Address
- 2730 North Del Mar Avenue Rosemead, California, 91770 United States

District information
- Type: Public
- Grades: K–8
- NCES District ID: 0614940

Students and staff
- Students: 4,431 (2020–2021)
- Teachers: 189.02 (FTE)
- Staff: 272.21 (FTE)
- Student–teacher ratio: 23.44:1

Other information
- Website: www.garvey.k12.ca.us

= Garvey School District =

School district in California

Garvey School District (founded in 1891) is a pre-K-8 school district with headquarters located in the city of Rosemead, California. It operates nine pre-K-6 elementary schools, one pre-K-8 elementary school and two intermediate schools (grades 7-8). The district serves more than 6000 students from diverse backgrounds, predominantly Asian and Latin American.
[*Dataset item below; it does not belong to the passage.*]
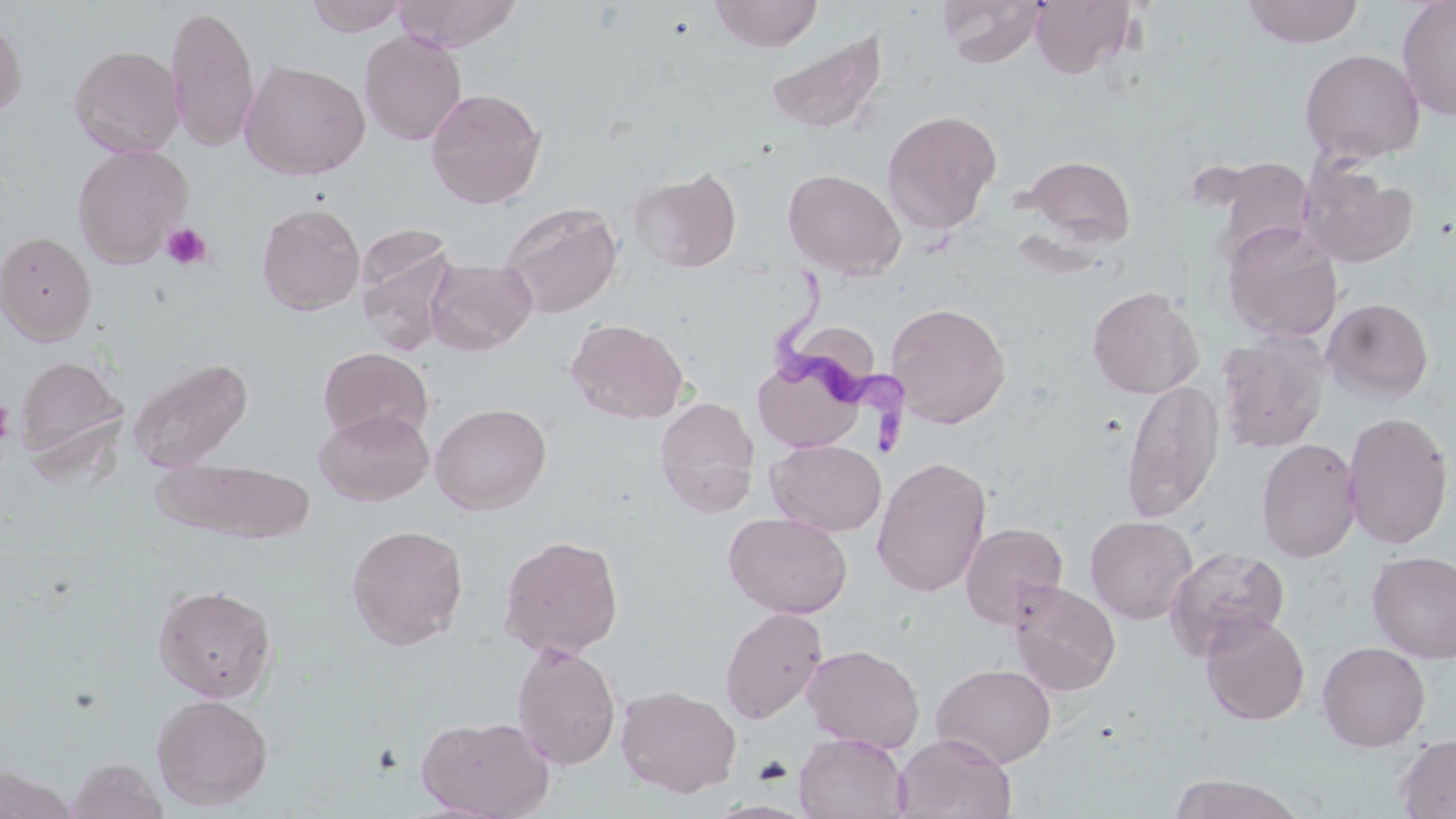
Approximate bounding boxes as (x1, y1, x2, y2) in pixels. Trypanosoma brucei locations: (771, 279, 913, 460). Platelet locations: (160, 221, 214, 271), (1, 395, 13, 453). Uninfected red blood cell locations: (303, 0, 412, 37), (392, 0, 524, 52), (709, 0, 824, 52), (936, 0, 1047, 68), (1029, 0, 1137, 79), (1240, 0, 1365, 48), (1396, 0, 1456, 121), (164, 5, 259, 151), (0, 12, 28, 121), (359, 29, 468, 145), (764, 30, 889, 135), (68, 44, 185, 158), (1299, 48, 1425, 164), (239, 59, 371, 180), (425, 87, 547, 209), (881, 110, 1002, 236), (72, 144, 193, 269), (1019, 154, 1136, 248), (1299, 161, 1418, 268), (628, 167, 742, 273), (782, 168, 906, 279), (499, 201, 623, 318), (256, 202, 366, 316), (1222, 223, 1344, 343), (354, 227, 460, 356), (0, 230, 97, 345), (426, 258, 537, 356), (1086, 286, 1204, 398), (1322, 296, 1434, 403), (885, 301, 1012, 428), (565, 317, 689, 424), (1217, 334, 1330, 453), (318, 347, 433, 444), (751, 350, 873, 453), (15, 354, 129, 466), (127, 356, 254, 474), (1121, 379, 1224, 523), (653, 396, 759, 516), (429, 402, 552, 515), (315, 408, 434, 505), (1341, 410, 1453, 550), (767, 439, 885, 536), (1256, 439, 1362, 563), (871, 456, 992, 597), (155, 457, 315, 542), (724, 512, 852, 619), (1085, 515, 1197, 624), (959, 522, 1068, 628), (346, 523, 469, 650), (497, 534, 624, 658), (1166, 546, 1293, 666), (1366, 550, 1456, 663), (1007, 580, 1122, 695), (153, 583, 277, 702), (719, 606, 828, 724), (1199, 614, 1310, 726), (1317, 641, 1431, 752), (511, 642, 622, 770), (802, 644, 924, 752), (932, 663, 1057, 767), (615, 684, 742, 798), (151, 694, 273, 810), (416, 714, 556, 818), (794, 733, 910, 819), (893, 733, 1017, 818), (1396, 733, 1456, 819), (66, 757, 168, 819), (0, 766, 78, 819), (1169, 774, 1305, 818). Slide-level diagnosis: Trypanosoma brucei. 1000x magnification. May-Grünwald-Giemsa-stained preparation. One field of a larger specimen. Thin blood smear. Optical microscopy. Image is 1456×819 pixels.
In addition to serving most of the southern portions of the city of Rosemead, the Garvey School District serves parts of the cities of Monterey Park and San Gabriel, as well as part of the unincorporated Los Angeles County community of South San Gabriel. Monterey Vista and Hillcrest Elementary schools are located in the city of Monterey Park, while Dewey Avenue Elementary school is located in the city of San Gabriel. All other schools in the district are located in the city of Rosemead.
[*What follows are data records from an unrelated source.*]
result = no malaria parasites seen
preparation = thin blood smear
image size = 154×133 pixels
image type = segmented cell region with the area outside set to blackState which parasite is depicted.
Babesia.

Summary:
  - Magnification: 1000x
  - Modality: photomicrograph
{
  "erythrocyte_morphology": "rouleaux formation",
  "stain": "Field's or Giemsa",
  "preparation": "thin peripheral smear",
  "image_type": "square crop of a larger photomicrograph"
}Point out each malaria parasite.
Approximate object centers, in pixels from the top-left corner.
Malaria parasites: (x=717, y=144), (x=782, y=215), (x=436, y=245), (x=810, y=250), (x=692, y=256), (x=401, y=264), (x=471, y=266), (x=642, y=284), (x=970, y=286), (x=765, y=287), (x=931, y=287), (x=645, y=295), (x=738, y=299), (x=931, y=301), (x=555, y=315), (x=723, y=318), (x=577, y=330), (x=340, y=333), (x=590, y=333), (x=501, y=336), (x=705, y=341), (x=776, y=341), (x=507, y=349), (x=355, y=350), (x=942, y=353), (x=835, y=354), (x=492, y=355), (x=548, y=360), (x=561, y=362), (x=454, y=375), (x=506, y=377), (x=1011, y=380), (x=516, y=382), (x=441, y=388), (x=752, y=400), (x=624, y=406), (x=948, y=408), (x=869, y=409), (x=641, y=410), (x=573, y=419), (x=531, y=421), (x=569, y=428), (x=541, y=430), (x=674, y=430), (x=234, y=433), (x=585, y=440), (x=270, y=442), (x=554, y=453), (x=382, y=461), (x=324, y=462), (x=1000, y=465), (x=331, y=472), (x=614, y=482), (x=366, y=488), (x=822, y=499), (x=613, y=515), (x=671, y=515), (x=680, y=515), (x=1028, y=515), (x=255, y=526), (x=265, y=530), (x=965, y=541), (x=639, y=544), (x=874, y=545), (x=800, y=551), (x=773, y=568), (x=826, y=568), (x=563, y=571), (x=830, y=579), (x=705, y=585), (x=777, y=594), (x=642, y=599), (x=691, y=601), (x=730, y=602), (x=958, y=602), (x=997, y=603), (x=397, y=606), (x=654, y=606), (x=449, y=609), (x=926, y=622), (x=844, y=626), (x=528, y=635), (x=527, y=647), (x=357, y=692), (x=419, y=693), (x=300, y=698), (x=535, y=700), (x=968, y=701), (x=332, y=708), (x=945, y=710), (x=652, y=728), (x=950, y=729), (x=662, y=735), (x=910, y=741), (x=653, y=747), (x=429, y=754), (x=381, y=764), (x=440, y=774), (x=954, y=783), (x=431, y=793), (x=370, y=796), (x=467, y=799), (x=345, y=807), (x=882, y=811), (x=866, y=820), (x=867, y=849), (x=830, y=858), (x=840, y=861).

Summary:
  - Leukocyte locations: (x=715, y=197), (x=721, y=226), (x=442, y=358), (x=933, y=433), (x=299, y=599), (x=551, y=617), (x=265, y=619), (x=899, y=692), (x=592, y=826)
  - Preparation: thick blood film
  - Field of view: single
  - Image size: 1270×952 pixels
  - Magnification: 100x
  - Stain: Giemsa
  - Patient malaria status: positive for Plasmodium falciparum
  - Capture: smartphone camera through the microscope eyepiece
Students from the Garvey School District feed into the high schools of the Alhambra Unified School District, primarily to San Gabriel High School, but also to Mark Keppel High School.

Enrollment in the Garvey School District has been in decline for several years. As a result, several elementary schools have closed.

==History==

Circa 1985 the Garvey school district the site chosen for a new Rosemead high school by the Alhambra Union High School District.

==Schools==

===Pre-K-6 schools===
- Arlene Bitley Elementary School, Rosemead
- Dewey Avenue Elementary School, San Gabriel
- Ralph Waldo Emerson Elementary School, Rosemead
- Hillcrest Elementary School, Monterey Park
- Monterey Vista Elementary School, Monterey Park
- Eldridge Rice Elementary School, Rosemead
- George I. Sanchez Elementary School, Rosemead
- Willard Elementary School, Rosemead

===Intermediate schools===
- Roger W. Temple Intermediate School, Rosemead
- Richard Garvey Intermediate School, Rosemead

===Former schools===
- Dan T. Williams Elementary School, Rosemead. Since the fall of 2006, the district has had an arrangement with the Los Angeles Community College District allowing East Los Angeles College, which has had increasing enrollment resulting in a shortage of classroom space in recent years, to use the Williams School, a 17-room school, as a satellite campus.
- Margaret Duff Elementary School, Rosemead, closed on June 16, 2008 due to a vote in favor to close on May 15 of that year
- John Marshall Elementary School, San Gabriel, closed after the 2010-2011 school year due to a vote in favor to close after that year. It would soon become a community park which will start construction on early 2013.